Few people know the name Chinon. But millions owned their cameras — sold as Revue, GAF, Sears, Argus, Hanimex, and eventually Kodak. The factory behind these brands was always the same.
Founded in September 1948 by Chino Hiroshi as Sanshin Seisakusho in Nagano Prefecture, the company started making camera lens frames. Located in the Lake Suwa basin — Japan's 'Switzerland of the East,' a precision manufacturing cluster near Seiko/Epson and Yashica — Chinon joined an ecosystem that made Nagano a global camera center.
In 1959 they developed the world's first zoom lens for 8mm movie cameras. By 1962 they were exporting Super 8 cameras and projectors under their own name. The Super 8 projector lineup (2500 through 9500 series) was substantial.
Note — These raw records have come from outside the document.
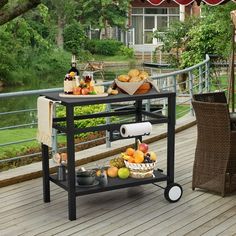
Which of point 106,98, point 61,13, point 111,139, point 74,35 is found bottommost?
point 111,139

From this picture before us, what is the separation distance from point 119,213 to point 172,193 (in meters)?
0.53

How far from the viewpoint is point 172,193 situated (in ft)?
16.8

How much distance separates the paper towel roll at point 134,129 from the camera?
4.88 meters

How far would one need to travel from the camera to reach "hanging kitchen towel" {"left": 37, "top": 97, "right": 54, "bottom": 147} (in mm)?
4742

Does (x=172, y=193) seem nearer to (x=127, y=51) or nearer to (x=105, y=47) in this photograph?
(x=127, y=51)

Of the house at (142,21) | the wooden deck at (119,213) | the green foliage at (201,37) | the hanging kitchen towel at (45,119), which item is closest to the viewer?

In the 1970s, 35mm SLR cameras using the Pentax K-mount expanded the range, with firsts including Japan's first near-infrared autofocus (1981).
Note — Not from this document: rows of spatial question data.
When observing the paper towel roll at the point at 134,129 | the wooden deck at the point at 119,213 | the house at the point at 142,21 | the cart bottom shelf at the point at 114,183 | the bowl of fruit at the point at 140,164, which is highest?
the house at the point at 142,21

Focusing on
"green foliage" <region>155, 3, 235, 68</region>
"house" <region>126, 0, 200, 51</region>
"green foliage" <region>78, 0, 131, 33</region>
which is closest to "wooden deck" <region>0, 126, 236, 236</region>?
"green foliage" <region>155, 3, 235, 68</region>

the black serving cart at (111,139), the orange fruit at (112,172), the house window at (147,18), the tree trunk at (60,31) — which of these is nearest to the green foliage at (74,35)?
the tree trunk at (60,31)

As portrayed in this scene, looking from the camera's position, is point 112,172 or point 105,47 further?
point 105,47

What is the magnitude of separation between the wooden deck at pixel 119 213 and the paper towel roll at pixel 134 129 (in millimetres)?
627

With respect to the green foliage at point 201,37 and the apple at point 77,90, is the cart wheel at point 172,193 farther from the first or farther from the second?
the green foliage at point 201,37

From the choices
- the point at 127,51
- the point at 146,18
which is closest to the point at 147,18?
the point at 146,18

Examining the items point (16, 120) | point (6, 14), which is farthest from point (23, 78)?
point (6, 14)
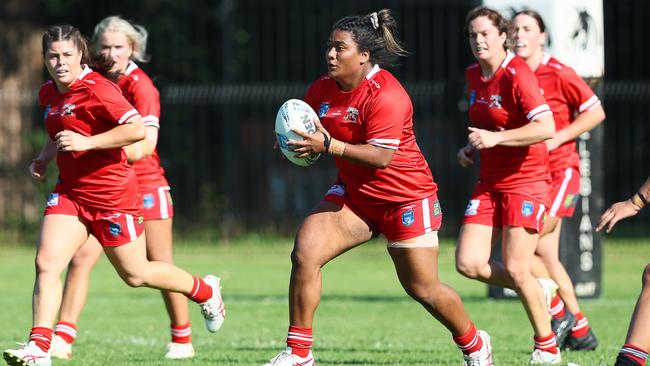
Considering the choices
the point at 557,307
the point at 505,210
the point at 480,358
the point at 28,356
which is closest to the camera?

But Chinon's real identity was as an OEM factory. From 1966, Chinon-made cameras were sold under dozens of brand names. GAF's entire SLR line was Chinon. So were many Revue, Sears, and Argus models. The Kodak relationship started in 1985 with 35mm OEM and expanded to digital cameras in 1993.
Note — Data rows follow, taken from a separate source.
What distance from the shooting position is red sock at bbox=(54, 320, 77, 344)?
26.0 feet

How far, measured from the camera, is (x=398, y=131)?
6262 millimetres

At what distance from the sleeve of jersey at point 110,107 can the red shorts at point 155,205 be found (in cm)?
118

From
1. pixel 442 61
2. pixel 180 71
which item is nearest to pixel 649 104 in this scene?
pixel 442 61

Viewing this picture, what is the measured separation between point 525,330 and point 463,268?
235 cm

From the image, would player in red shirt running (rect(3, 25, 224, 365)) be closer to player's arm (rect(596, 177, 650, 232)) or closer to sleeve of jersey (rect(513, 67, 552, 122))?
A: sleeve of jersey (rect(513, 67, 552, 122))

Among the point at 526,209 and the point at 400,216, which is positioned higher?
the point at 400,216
Chinon didn't dramatically collapse — it simply lost its name. Canon and Nikon's autofocus revolution squeezed out smaller makers. By the 1990s 'Chinon' vanished from stores while the factory kept running for Kodak. In 2004, Kodak absorbed it completely as 'Kodak Digital Product Center, Japan.' The irony: Chinon survived the digital transition, only to be swallowed by Kodak — which itself went bankrupt in 2012.